-------- Extrait de texte --------
Vous venez de dire que vous avez levé le pied à Barga et à Koumbri. Est-ce à dire qu’aucune activité ne s’y mène ? Quel est l’impact de cette situation d’insécurité sur vos activités ? Y a-t-il des stratégies à long terme pour y remédier ?

Nous sommes une ONG de développement à la base où nous intervenons dans les villages dans le sens de l’amélioration des conditions de vie des populations, jusqu’au jour où nous n’y avons plus accès. Nous sommes contraints de revoir notre stratégie en l’orientant vers l’action humanitaire. Et le principe, c’est la neutralité, l’impartialité, l’humanité car notre préoccupation essentielle reste les populations. On touche les communautés pas comme on aurait voulu, mais on arrive à travailler un peu. C’est dommage la situation que nous vivons mais dans les normes l’action humanitaire doit être permise pour les ONG comme Educo qui travaille sur le terrain et apporte de l’assistance nécessaire aux populations. Nous osons croire que l’action humanitaire va de plus en plus être facilitée pour que nous travaillions dans la quiétude.

Comment appréciez-vous votre collaboration avec les structures déconcentrées de l’Etat en matière d’accompagnement ?

Nous accompagnons à travers la mise en place d’activités. C’est notre leitmotiv et nous avons poursuivi cette dynamique en 2019. Nous avons permis le suivi d’un certain nombre d’activités sur le terrain dans le domaine de l’éducation, la protection de l’enfant, l’agriculture et la gouvernance. Avec les collectivités locales, il y a certaines qui sont un peu déstructurées mais il y a un minimum de services qui se déploient dans certaines zones. Nous leur apportons un appui pour que les activités puissent se mener tranquillement dans nos zones d’intervention.

Lefaso.net : Quelques exemples d’appuis ?

Nous avons des protocoles d’accords avec certains services qui renferment beaucoup d’activités. Notre stratégie, c’est de passer par certains services pour les renforcer et les accompagner dans le travail qu’ils font. A titre d’exemple dans la réalisation des complexes scolaires, les quatre (4) étaient dans la commune de Séguénéga. Le suivi des travaux, la contractualisation jusqu’à la livraison ont été faits avec la collectivité locale.

Votre fondation depuis deux (2) ans a créé son bureau national à Ouagadougou, alors qu’elle était basée à Ouahigouya. Qu’est-ce qui explique cela ?

Educo a une histoire particulière. Nous sommes une ONG internationale qui s’est implantée à Ouahigouya dans le Yatenga en 2004 en tant qu’une structure de parrainage d’enfants. Nos sources de financement étaient destinées à ce volet essentiel du parrainage d’enfants. Nous avons travaillé avec beaucoup de proximité avec les populations et nous avons recensé ce qui est plus avantageux et bien dans ce travail de proximité pour elles. En tant que ONG internationale, nous avons estimé qu’il fallait s’ouvrir.
--------
**Tâche à effectuer 1**
Pouvez-vous reproduire mot pour mot le passage de l'entretien sur l'ONG Educo qui commence à « Lefaso.net : Quelques exemples » et se termine à « qui explique cela ? » ?
**Tâche à effectuer 2**
Pouvez-vous poursuivre l'entretien sur l'ONG Educo après sa dernière phrase ?
Le matériel qui suit est sans rapport avec l'entretien.
-------- Données fournies --------
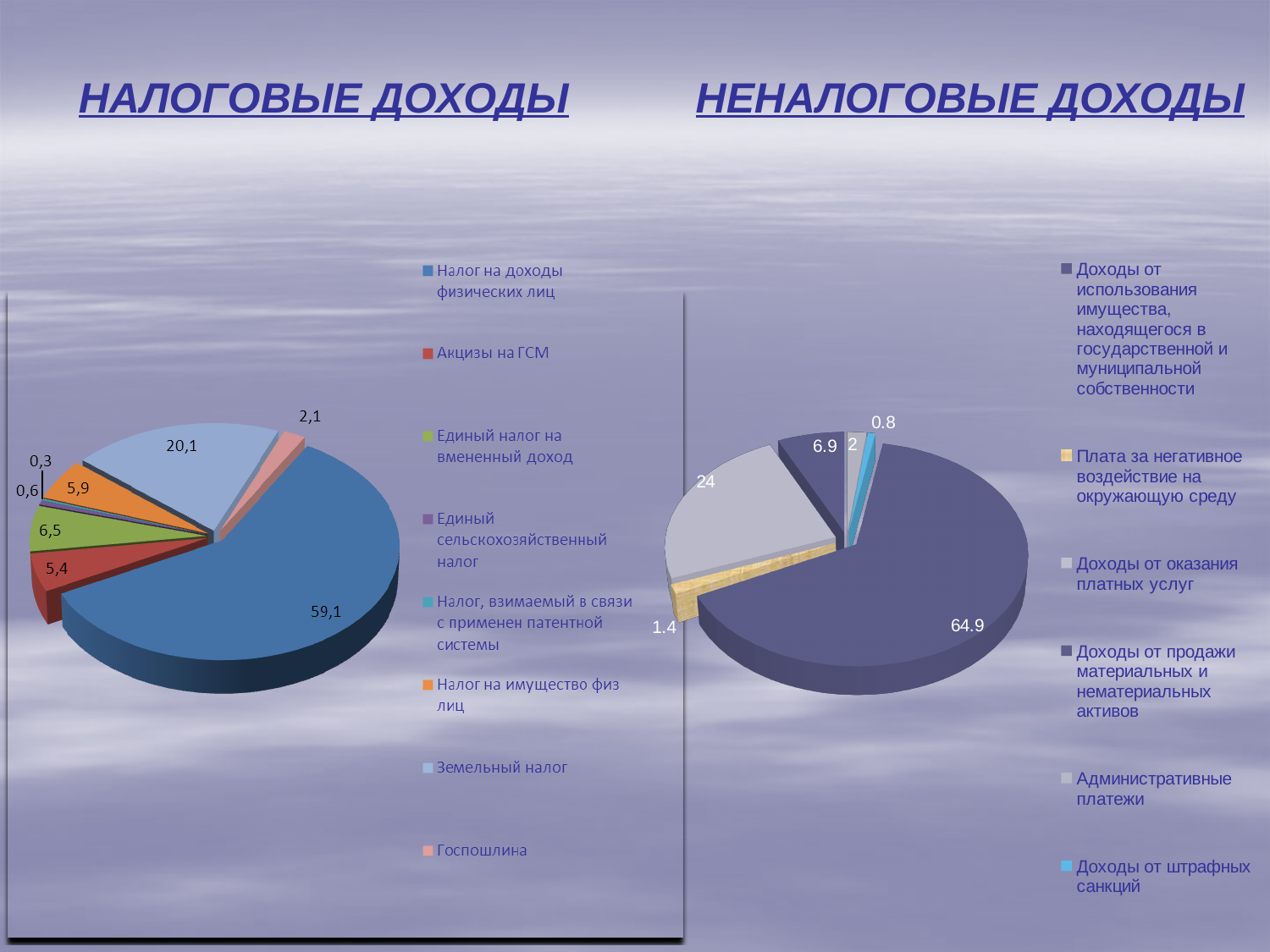
In the НАЛОГОВЫЕ ДОХОДЫ chart, which is larger: Налог на имущество физ лиц or Госпошлина? Налог на имущество физ лиц In the НАЛОГОВЫЕ ДОХОДЫ chart, how many categories does the legend list? 8 In the НАЛОГОВЫЕ ДОХОДЫ chart, what is the difference between Единый налог на вмененный доход and Акцизы на ГСМ? 1,1 In the НЕНАЛОГОВЫЕ ДОХОДЫ chart, what is the value for Доходы от штрафных санкций? 0.8 In the НЕНАЛОГОВЫЕ ДОХОДЫ chart, which category has the largest slice? Доходы от использования имущества, находящегося в государственной и муниципальной собственности In the НЕНАЛОГОВЫЕ ДОХОДЫ chart, how many slices are there? 6 In the НЕНАЛОГОВЫЕ ДОХОДЫ chart, what is the difference between Доходы от продажи материальных и нематериальных активов and Административные платежи? 4.9 In the НАЛОГОВЫЕ ДОХОДЫ chart, what is the value for Налог на доходы физических лиц? 59,1 In the НАЛОГОВЫЕ ДОХОДЫ chart, what is the value for Земельный налог? 20,1 What type of chart is used for НАЛОГОВЫЕ ДОХОДЫ? Pie chart In the НЕНАЛОГОВЫЕ ДОХОДЫ chart, what is the value for Доходы от оказания платных услуг? 24 In the НАЛОГОВЫЕ ДОХОДЫ chart, which category has the smallest slice? Налог, взимаемый в связи с применен патентной системы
--------
**Réponse 1**
Lefaso.net : Quelques exemples d’appuis ?

Nous avons des protocoles d’accords avec certains services qui renferment beaucoup d’activités. Notre stratégie, c’est de passer par certains services pour les renforcer et les accompagner dans le travail qu’ils font. A titre d’exemple dans la réalisation des complexes scolaires, les quatre (4) étaient dans la commune de Séguénéga. Le suivi des travaux, la contractualisation jusqu’à la livraison ont été faits avec la collectivité locale.

Votre fondation depuis deux (2) ans a créé son bureau national à Ouagadougou, alors qu’elle était basée à Ouahigouya. Qu’est-ce qui explique cela ?

**Réponse 2**
Une ONG internationale a pour vocation de s’élever pour accompagner les organisations locales qui font d’ailleurs un excellent travail sur le terrain. Pour cela il faut être présent dans les sphères de décision. Nous avons été très récemment à Bruxelles, au cœur de l’Union européenne pour des plaidoyers et pour également nous positionner afin d’influer sur les décisions et nouer des relations au plan national et international. En 2016, nous avons ouvert un bureau de représentation à Ouagadougou avec trois (3) agents.

De nos jours, le bureau compte 20 agents où nous trouvons la direction, les coordinations de programmes, les experts thématiques, certains projets qui ont une envergure plurirégionale. C’était donc important de créer un hub à Ouagadougou. Mais je puis vous rassurer que le Yatenga reste notre épicentre. Les résultats développés au niveau du Burkina, dans la région du Nord plus précisément dans le Yatenga où tout a commencé permettent de nous ouvrir. Nous allons courant janvier 2020, ouvrir le bureau du Niger qui sera rattaché à celui du Burkina Faso. Désormais la délégation du Burkina devient la délégation du Burkina et du Niger.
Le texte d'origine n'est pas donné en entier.